- **TASK DIRECTIONS**
Your answer should be the exact lines of the data below from the one containing "1433a2ad8a2e5d26af39cc21582daca2 139848 python" through the one containing "9233bd51dc0dabfec7149854f9ca2121 68880 python"; please include nothing else.

Items from a data source:
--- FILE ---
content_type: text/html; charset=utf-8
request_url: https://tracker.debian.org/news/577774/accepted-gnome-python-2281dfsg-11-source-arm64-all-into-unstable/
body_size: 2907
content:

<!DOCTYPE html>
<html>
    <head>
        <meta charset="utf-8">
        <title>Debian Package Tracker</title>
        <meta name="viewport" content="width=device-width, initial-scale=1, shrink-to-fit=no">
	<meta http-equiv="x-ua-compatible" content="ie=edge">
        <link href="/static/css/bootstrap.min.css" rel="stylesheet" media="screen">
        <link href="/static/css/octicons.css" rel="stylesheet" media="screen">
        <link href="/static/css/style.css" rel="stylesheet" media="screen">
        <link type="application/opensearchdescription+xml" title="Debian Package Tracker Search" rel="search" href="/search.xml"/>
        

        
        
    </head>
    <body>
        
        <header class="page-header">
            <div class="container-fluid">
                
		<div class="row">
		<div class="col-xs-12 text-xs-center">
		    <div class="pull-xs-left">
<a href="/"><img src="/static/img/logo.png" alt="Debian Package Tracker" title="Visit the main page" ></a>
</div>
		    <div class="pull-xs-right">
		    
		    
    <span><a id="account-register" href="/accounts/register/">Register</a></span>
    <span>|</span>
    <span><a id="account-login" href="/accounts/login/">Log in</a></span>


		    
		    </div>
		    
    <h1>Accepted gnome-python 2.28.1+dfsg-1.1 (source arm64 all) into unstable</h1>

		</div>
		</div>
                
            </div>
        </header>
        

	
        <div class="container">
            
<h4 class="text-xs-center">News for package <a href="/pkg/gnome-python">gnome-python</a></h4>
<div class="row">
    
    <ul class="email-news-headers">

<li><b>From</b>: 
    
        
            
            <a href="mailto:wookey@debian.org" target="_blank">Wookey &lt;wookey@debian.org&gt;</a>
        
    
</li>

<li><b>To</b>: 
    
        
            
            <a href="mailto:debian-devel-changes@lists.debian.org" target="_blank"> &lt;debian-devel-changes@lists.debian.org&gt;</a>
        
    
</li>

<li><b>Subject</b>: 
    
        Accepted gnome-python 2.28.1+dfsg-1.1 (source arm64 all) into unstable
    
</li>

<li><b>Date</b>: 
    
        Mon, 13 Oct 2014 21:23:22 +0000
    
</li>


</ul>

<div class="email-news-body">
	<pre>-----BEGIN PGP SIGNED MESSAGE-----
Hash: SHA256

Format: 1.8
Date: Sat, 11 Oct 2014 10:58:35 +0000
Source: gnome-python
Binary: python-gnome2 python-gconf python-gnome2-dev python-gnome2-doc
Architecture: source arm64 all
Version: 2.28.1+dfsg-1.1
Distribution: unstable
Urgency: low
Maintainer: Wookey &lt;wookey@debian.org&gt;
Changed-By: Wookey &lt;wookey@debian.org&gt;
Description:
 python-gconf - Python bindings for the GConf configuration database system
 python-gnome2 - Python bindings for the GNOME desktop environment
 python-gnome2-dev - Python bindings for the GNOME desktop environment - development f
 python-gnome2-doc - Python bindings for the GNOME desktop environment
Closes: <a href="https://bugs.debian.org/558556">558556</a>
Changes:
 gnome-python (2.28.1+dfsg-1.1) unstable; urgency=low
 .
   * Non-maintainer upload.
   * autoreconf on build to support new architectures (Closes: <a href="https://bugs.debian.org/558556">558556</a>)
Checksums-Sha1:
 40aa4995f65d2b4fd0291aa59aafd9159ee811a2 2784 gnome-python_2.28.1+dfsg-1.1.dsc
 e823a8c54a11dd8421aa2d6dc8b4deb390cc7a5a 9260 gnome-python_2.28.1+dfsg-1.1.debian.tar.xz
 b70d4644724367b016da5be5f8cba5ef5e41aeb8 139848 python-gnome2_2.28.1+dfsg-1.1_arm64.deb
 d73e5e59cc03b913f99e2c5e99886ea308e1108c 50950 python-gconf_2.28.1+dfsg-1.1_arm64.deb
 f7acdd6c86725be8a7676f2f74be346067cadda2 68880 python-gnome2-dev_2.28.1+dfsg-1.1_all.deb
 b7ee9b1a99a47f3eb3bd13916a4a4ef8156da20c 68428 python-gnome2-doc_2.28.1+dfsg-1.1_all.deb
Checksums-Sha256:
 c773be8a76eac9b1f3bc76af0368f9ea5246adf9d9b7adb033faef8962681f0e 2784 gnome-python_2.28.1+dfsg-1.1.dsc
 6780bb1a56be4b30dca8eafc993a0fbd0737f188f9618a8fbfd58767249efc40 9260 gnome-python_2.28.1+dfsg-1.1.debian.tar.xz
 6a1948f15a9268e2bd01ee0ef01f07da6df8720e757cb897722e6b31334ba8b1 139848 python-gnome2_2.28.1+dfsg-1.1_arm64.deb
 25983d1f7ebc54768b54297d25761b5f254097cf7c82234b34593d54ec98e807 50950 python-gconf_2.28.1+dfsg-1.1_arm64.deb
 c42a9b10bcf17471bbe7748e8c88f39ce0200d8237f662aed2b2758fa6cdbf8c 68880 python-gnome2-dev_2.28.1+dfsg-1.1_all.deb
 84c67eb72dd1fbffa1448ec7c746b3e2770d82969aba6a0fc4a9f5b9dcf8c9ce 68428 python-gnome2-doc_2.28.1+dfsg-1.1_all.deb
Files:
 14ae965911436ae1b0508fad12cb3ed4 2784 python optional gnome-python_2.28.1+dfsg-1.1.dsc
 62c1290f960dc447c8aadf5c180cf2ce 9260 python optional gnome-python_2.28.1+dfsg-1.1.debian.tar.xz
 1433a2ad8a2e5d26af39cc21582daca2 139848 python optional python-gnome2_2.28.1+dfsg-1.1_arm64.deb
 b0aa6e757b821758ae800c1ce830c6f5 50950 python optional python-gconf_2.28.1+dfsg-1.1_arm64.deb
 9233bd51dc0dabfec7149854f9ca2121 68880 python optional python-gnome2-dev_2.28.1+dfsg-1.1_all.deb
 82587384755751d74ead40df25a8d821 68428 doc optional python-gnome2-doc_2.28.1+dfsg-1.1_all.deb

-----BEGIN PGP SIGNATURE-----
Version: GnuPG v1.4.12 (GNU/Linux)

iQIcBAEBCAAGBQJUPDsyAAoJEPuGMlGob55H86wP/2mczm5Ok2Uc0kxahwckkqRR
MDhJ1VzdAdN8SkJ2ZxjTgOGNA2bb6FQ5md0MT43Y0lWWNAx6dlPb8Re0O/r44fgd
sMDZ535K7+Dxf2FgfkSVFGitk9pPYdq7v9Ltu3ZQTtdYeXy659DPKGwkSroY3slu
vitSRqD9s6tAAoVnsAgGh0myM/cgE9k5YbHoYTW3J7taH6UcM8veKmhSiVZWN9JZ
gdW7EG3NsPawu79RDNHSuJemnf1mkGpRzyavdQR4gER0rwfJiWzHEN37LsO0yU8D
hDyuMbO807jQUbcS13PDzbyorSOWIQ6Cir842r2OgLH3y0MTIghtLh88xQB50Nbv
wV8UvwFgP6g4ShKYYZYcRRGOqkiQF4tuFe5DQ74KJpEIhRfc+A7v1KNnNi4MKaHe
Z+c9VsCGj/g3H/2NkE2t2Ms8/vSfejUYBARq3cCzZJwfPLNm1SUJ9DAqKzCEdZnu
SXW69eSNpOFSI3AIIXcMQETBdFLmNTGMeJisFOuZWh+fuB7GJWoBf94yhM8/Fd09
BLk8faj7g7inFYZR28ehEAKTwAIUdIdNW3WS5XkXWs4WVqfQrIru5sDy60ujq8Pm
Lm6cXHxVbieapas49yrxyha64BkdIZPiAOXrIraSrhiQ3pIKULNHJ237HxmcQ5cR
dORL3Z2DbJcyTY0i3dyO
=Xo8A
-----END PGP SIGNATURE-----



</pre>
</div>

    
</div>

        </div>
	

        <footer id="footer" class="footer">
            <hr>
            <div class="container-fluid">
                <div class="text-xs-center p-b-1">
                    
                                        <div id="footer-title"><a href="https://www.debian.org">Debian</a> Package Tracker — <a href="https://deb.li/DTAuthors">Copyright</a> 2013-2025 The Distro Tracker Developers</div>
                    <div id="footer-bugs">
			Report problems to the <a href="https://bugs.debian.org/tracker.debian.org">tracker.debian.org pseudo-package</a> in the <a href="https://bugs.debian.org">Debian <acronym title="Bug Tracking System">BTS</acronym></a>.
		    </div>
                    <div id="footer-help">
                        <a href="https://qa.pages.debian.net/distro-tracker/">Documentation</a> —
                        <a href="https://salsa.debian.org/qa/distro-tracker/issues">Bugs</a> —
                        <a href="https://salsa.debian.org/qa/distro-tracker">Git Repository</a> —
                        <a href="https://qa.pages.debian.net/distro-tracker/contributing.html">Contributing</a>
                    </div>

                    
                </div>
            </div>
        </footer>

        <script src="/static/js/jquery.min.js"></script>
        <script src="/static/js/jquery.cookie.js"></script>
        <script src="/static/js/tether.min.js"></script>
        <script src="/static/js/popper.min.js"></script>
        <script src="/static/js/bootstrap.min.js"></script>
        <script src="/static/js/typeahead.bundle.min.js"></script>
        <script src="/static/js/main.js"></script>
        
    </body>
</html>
...
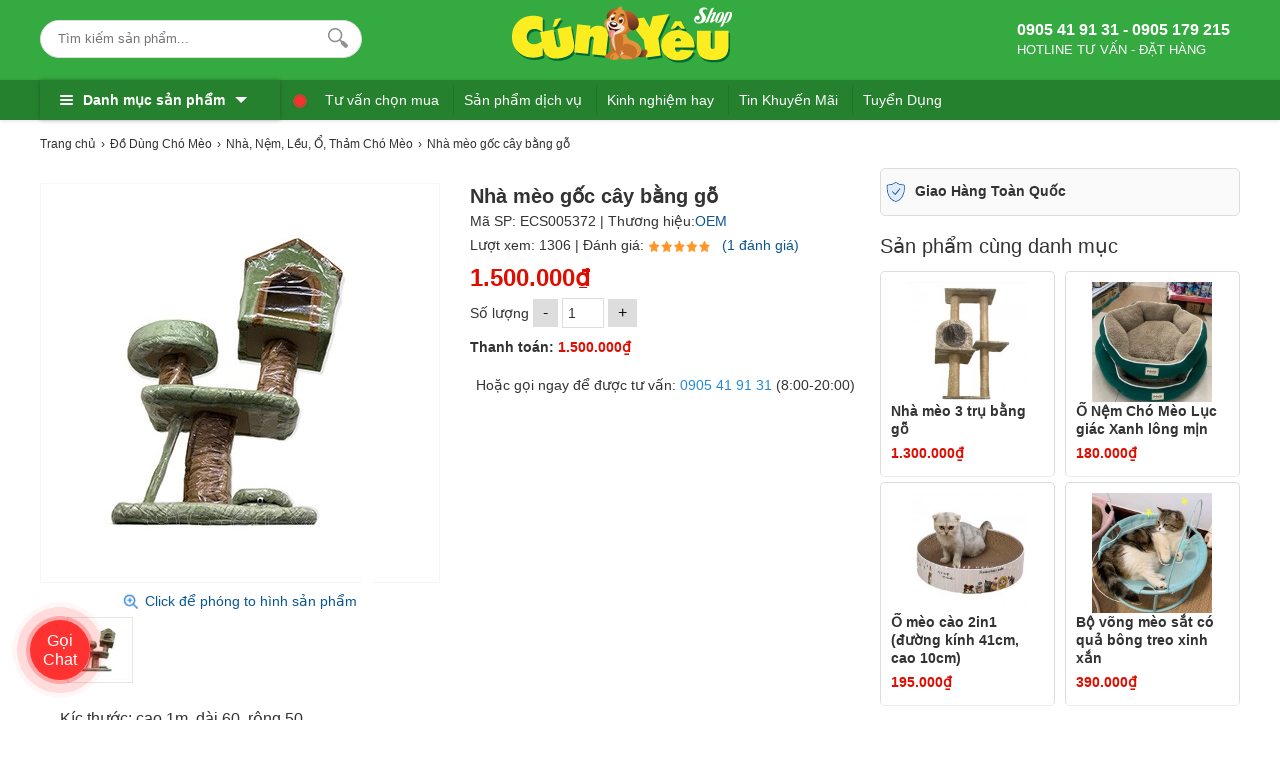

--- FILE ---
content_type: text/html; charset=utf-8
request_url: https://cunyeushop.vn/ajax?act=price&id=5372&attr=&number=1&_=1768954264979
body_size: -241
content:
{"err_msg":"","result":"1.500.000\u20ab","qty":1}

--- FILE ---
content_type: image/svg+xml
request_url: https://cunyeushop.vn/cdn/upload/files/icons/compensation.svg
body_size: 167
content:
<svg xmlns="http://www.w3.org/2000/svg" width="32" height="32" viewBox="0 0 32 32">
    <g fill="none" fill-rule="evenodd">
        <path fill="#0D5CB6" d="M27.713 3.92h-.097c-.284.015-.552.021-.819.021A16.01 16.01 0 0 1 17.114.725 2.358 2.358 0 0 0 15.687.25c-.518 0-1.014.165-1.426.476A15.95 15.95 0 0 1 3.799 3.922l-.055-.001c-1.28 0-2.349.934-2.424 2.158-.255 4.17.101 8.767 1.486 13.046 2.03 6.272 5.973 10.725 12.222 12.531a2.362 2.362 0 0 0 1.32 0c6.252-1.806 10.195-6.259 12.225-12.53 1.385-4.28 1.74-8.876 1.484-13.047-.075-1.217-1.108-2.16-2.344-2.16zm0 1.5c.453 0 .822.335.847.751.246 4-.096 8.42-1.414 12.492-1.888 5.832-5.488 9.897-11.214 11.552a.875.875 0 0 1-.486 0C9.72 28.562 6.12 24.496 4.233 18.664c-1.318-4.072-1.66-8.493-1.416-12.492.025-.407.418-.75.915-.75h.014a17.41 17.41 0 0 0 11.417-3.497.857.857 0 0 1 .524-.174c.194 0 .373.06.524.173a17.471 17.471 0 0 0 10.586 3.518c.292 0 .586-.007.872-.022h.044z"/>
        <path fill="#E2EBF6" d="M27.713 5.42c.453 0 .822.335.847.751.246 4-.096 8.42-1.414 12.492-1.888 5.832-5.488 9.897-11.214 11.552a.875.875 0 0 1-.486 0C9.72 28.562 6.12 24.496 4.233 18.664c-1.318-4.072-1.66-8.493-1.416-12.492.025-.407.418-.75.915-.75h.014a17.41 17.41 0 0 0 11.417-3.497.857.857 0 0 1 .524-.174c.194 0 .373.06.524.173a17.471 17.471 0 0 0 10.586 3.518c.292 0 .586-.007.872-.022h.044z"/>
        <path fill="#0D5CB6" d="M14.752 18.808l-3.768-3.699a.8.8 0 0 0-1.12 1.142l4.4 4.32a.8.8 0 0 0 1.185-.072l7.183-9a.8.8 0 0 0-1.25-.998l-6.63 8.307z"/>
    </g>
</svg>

- **WRITTEN ANSWER**
 1433a2ad8a2e5d26af39cc21582daca2 139848 python optional python-gnome2_2.28.1+dfsg-1.1_arm64.deb
 b0aa6e757b821758ae800c1ce830c6f5 50950 python optional python-gconf_2.28.1+dfsg-1.1_arm64.deb
 9233bd51dc0dabfec7149854f9ca2121 68880 python optional python-gnome2-dev_2.28.1+dfsg-1.1_all.deb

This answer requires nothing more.